After all, the best detection rule in the world is useless without data to analyze, and the most sophisticated telemetry infrastructure adds no value if no one is using it to detect threats. Together, these teams create something greater than the sum of their parts: a comprehensive, effective defense.

C2 Thoughts

Detection doesn’t fail because teams lack talent or ideas. It fails when the underlying data, telemetry, and infrastructure were never designed to support modern detection in the first place.

From where I sit, this is one of the most under-discussed realities in security operations today.

Telemetry is the product, not an afterthought. Detection engineering and threat hunting are fundamentally dependent on data. Security telemetry is not just “logs.” It is the collection, analysis, and interpretation of signals across infrastructure that determine what you can detect and how fast you can act.
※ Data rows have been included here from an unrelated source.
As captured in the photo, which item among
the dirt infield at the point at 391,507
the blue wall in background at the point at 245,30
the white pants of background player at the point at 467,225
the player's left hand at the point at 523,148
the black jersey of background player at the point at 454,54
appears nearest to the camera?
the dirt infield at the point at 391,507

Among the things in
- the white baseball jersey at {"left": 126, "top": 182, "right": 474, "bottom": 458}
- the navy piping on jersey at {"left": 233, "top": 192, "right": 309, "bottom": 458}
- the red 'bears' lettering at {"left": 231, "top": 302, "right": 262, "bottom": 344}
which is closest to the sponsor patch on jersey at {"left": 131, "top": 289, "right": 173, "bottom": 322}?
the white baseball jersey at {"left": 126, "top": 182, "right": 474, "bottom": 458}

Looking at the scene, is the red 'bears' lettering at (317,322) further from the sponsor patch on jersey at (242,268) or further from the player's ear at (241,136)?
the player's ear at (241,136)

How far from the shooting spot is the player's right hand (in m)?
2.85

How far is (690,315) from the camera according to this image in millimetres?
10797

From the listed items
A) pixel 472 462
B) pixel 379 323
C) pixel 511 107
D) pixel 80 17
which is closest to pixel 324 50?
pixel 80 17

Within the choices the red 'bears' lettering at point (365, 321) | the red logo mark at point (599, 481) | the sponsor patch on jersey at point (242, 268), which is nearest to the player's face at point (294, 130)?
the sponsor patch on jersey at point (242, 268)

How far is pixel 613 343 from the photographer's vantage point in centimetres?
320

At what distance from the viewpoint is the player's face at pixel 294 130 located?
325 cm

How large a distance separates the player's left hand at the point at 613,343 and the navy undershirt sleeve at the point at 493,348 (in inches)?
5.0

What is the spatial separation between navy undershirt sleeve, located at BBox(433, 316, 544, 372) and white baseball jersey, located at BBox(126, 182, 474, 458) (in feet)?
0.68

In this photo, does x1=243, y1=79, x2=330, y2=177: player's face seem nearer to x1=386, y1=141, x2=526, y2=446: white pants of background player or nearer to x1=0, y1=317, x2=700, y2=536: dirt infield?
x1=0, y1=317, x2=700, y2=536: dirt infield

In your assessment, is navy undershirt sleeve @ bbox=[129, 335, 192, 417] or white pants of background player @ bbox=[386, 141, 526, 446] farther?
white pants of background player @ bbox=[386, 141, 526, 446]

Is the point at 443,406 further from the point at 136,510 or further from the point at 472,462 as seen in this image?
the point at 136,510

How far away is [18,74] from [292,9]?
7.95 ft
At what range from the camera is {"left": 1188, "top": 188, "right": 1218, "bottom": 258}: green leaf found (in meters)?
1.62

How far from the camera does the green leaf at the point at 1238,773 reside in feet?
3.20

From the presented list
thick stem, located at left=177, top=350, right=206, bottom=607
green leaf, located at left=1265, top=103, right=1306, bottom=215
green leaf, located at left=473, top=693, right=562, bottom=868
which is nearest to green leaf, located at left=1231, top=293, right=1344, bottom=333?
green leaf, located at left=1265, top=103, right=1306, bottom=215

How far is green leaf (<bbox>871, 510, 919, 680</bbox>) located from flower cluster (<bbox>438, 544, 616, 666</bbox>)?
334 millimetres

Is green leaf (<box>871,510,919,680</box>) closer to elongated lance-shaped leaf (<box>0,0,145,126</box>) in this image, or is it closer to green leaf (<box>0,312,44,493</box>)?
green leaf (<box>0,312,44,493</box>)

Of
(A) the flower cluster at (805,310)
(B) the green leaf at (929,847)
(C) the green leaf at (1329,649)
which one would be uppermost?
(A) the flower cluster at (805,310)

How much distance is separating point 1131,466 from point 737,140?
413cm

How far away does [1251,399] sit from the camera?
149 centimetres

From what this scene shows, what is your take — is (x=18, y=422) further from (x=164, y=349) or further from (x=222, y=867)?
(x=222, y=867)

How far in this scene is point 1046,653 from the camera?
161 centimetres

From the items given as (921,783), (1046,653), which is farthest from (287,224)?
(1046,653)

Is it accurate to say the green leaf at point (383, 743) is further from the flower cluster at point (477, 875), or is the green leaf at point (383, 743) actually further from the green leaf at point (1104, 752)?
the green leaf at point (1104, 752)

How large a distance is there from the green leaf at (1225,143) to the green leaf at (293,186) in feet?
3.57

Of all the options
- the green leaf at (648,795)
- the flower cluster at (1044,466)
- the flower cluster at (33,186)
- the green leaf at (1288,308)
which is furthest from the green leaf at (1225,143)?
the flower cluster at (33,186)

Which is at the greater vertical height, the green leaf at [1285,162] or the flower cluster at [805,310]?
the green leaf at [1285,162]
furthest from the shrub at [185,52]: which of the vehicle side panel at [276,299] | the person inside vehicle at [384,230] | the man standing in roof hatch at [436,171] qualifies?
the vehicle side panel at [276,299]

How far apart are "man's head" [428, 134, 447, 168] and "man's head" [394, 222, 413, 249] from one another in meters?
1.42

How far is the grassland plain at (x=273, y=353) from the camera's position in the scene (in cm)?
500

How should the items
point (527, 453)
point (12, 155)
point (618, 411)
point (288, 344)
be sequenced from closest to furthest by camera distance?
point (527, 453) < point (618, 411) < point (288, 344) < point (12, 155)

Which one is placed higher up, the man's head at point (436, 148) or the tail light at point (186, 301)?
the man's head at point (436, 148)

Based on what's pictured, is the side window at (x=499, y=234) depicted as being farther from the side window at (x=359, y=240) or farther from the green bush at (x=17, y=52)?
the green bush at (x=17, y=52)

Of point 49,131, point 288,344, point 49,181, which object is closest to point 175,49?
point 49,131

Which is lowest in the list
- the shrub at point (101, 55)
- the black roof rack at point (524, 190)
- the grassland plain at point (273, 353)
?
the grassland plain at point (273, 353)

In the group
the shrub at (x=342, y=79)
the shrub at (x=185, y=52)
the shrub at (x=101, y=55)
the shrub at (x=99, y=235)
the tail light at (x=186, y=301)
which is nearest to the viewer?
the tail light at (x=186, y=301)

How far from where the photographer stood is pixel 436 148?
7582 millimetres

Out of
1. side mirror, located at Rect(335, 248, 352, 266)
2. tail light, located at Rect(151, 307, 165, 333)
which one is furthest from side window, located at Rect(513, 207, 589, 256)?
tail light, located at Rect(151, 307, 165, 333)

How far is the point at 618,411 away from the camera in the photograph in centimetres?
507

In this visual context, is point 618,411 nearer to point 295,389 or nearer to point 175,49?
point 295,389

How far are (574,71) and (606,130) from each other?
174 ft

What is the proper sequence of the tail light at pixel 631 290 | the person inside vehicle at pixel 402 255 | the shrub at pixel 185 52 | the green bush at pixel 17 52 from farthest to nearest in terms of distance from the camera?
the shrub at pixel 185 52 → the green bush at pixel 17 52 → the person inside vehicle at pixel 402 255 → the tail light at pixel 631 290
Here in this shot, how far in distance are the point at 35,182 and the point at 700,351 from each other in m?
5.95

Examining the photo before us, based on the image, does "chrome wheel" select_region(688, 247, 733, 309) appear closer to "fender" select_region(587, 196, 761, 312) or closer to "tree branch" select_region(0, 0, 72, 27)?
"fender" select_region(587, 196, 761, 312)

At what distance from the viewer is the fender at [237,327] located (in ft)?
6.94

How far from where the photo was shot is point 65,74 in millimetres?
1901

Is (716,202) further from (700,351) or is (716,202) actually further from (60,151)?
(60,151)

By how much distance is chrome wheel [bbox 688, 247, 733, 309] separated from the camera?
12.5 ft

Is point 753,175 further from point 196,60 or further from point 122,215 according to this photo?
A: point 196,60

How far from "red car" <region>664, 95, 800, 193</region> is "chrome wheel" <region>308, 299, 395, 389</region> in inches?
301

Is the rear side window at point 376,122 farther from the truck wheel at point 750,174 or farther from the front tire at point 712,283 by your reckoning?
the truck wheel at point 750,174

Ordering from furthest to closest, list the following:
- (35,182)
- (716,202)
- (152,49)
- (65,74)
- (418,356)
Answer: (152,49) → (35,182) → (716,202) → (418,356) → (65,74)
Security engineers are the ones who make this possible. They build and maintain the pipelines, agents, and systems that generate high-quality telemetry and deliver it downstream in a usable form.

This is not about flipping logging on and hoping for the best. When telemetry is designed intentionally, detection engineers can build high-fidelity rules and threat hunters can move quickly. When it isn’t, even the best detection logic collapses under poor data quality, gaps in coverage, or pipeline failures.

References
  1. Promon. What is Security Telemetry and Why is it Important? https://promon.co/security-news/what-is-security-telemetry/
  1. Microsoft Security. Understanding Security Telemetry Infrastructure.  
  1. Proofpoint. The Importance of Security Telemetry in Modern Threat Detection.  
  1. Deepwatch. Real-Time Log Processing and Security Event Detection.
  1. Cisco. Building Behavioral Baselines in Cloud Environments.
  1. Splunk. Developing a Strategic Telemetry Architecture.
  1. Google Cloud. Cloud-Based Security Automation and Response.
  1. Splunk. Scaling Telemetry Infrastructure for Enterprise Security.
  1. Cloud Security Alliance. Detection-as-Code: Implementing CI/CD for Security Detection.
  1. Datadog. Structured Logging for Enhanced Security Investigation.
  1. Cymulate. Extended Detection and Response (XDR) Platform Architecture.
  1. Microsoft Security. Zero Trust Telemetry and Identity-Based Detection.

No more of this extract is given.